--- EXCERPT ---
▬▬▬▬▬▬▬▬▬▬

The Challenges of Reskilling Work Forces—Part 2
Updated: Aug 18, 2020
During an age of mass economic disruption and customer reorientation, innovative leaders will wrestle not only with the challenges of reskilling existing workforces, but also must filter every initiative through politics, social chaos, and industry axioms if they are to add clarity to the Innovation Predicament.
As we think about the demands for reskilling of workforces, it is overshadowed by the movement of the Doomsday Clock now at 100 seconds—the closest time to midnight ever “posted” regarding the likely extinction of humankind. Why do I bring this up? It is about scaring the hell out of you, or as management consultants like to charge you for, “creating the burning platform?” Should reskilling even be a concern against the backdrop of huge climate challenges and caustic politics? With rising sea levels and temperatures, global famine, and unchecked populations, it would seem the time is nigh for anything except macro issues—and reskilling workforces is not consistently in the top 10.

▬▬▬▬▬▬▬▬▬▬

--- PROVIDED RECORDS ---
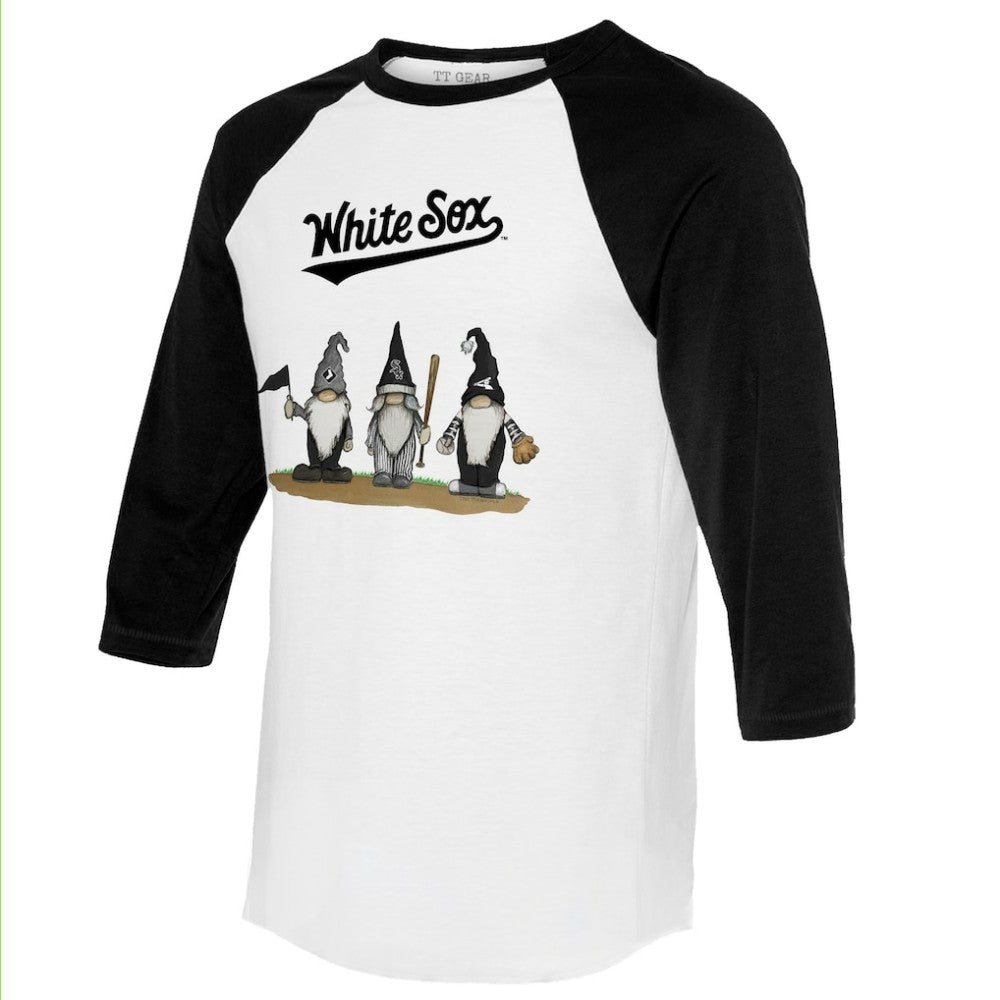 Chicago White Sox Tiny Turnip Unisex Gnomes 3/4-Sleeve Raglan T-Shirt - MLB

▬▬▬▬▬▬▬▬▬▬

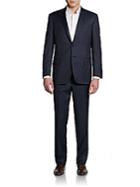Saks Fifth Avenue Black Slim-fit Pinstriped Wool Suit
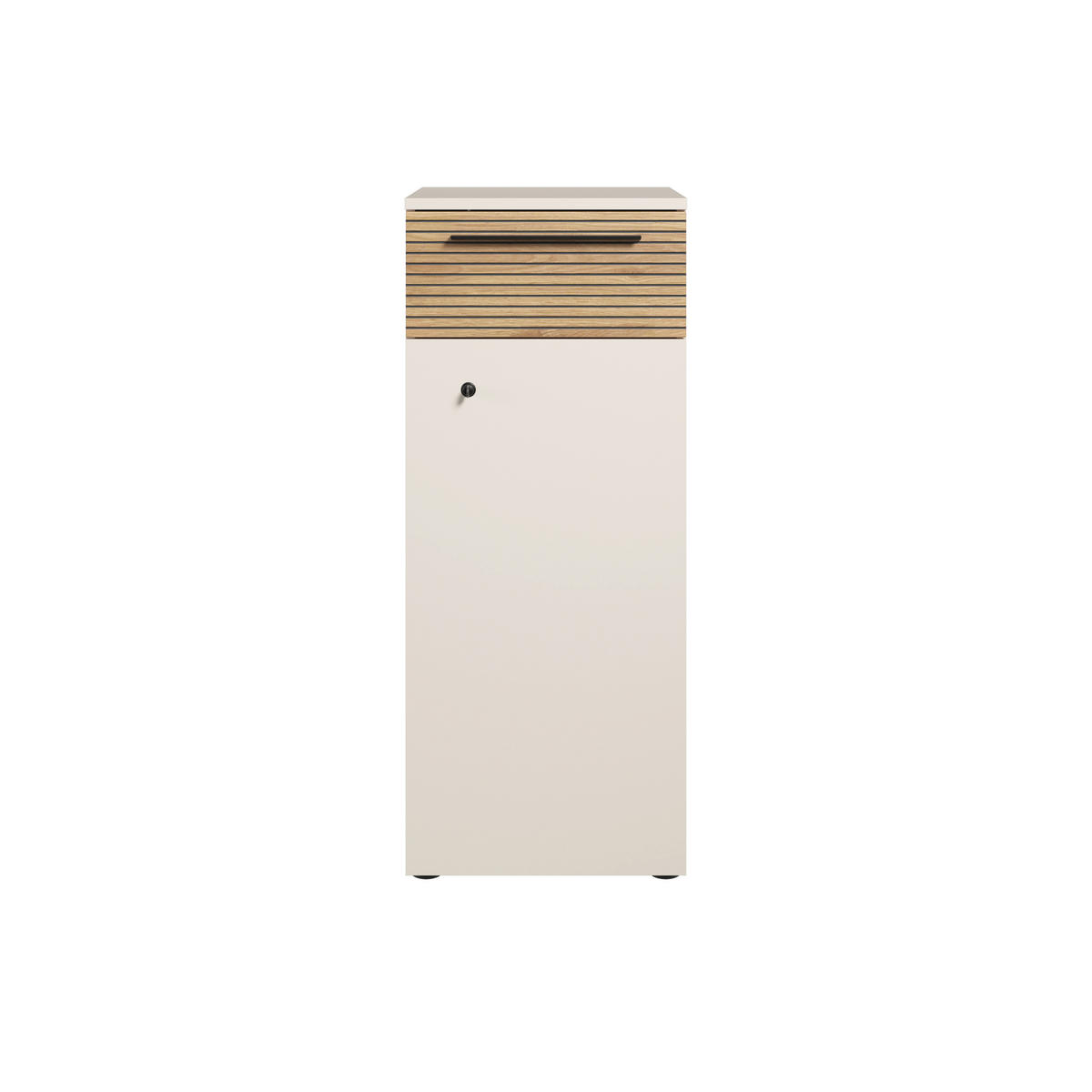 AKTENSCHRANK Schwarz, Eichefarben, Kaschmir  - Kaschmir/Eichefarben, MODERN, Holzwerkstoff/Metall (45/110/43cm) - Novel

▬▬▬▬▬▬▬▬▬▬

--- JOB ---
Pick up the essay on reskilling workforces at the top of the page and continue it from its final sentence.

--- ANSWER TO THIS TASK ---
However, unlike those “learned” individuals who contemplate the end of humans, I find myself increasingly contemplating the fate of unprepared humans—those who lack the skills and capabilities to survive the expansion of the Fourth Industrial Revolution (4IR), or what some have coined “Industry 4.0”. We have an Innovation Predicament (report released February 2020) created by the rapid adoption of hyper accelerated innovation without understanding fully the ramifications and believing that all innovation is benevolent. The diagram below highlights just a few of the many innovations changing business delivery and customer expectations.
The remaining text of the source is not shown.